Extracted information -
************
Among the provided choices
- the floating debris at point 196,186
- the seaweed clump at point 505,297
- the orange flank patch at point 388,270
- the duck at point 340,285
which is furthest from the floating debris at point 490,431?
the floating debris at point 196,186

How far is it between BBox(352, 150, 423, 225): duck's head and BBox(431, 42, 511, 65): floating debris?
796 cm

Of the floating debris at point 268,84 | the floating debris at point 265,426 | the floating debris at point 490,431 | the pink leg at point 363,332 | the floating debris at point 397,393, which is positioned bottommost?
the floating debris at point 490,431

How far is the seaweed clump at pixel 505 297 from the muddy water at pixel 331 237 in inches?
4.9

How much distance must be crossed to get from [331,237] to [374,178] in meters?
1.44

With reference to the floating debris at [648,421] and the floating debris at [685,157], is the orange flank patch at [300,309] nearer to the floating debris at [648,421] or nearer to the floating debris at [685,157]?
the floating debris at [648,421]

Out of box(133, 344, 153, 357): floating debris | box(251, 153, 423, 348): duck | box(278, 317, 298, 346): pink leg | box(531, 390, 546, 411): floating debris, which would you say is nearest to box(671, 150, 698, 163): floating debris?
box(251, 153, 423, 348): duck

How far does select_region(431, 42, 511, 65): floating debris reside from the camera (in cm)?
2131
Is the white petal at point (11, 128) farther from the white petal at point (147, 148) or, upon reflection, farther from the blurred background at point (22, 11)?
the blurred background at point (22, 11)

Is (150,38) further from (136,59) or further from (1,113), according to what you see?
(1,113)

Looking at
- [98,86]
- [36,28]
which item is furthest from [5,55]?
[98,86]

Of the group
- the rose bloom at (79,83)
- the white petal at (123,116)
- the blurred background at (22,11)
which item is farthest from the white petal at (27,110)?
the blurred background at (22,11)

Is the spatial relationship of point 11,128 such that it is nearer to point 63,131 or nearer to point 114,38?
************
Copy all of the material above word for word, from its first line through its last, adding nothing and leaving nothing out.

Among the provided choices
- the floating debris at point 196,186
- the seaweed clump at point 505,297
- the orange flank patch at point 388,270
- the duck at point 340,285
which is furthest from the floating debris at point 490,431?
the floating debris at point 196,186

How far is it between BBox(352, 150, 423, 225): duck's head and BBox(431, 42, 511, 65): floating debris?
796 cm

Of the floating debris at point 268,84 | the floating debris at point 265,426 | the floating debris at point 490,431 | the pink leg at point 363,332 | the floating debris at point 397,393, which is positioned bottommost?
the floating debris at point 490,431

How far is the seaweed clump at pixel 505 297 from the muddy water at pixel 331 237 in inches?
4.9

How much distance must be crossed to get from [331,237] to [374,178] in meters?
1.44

With reference to the floating debris at [648,421] and the floating debris at [685,157], is the orange flank patch at [300,309] nearer to the floating debris at [648,421] or nearer to the floating debris at [685,157]?
the floating debris at [648,421]

Out of box(133, 344, 153, 357): floating debris | box(251, 153, 423, 348): duck | box(278, 317, 298, 346): pink leg | box(531, 390, 546, 411): floating debris, which would you say is nearest to box(671, 150, 698, 163): floating debris?
box(251, 153, 423, 348): duck

How far does select_region(431, 42, 511, 65): floating debris reside from the camera (in cm)?
2131
Is the white petal at point (11, 128) farther from the white petal at point (147, 148) or, upon reflection, farther from the blurred background at point (22, 11)?
the blurred background at point (22, 11)

Is (150,38) further from (136,59) or further from (1,113), according to what you see?
(1,113)

Looking at
- [98,86]
- [36,28]
which item is furthest from [5,55]?
[98,86]

Of the group
- the rose bloom at (79,83)
- the white petal at (123,116)
- the blurred background at (22,11)
which item is farthest from the white petal at (27,110)?
the blurred background at (22,11)

Is the spatial relationship of point 11,128 such that it is nearer to point 63,131 or nearer to point 114,38?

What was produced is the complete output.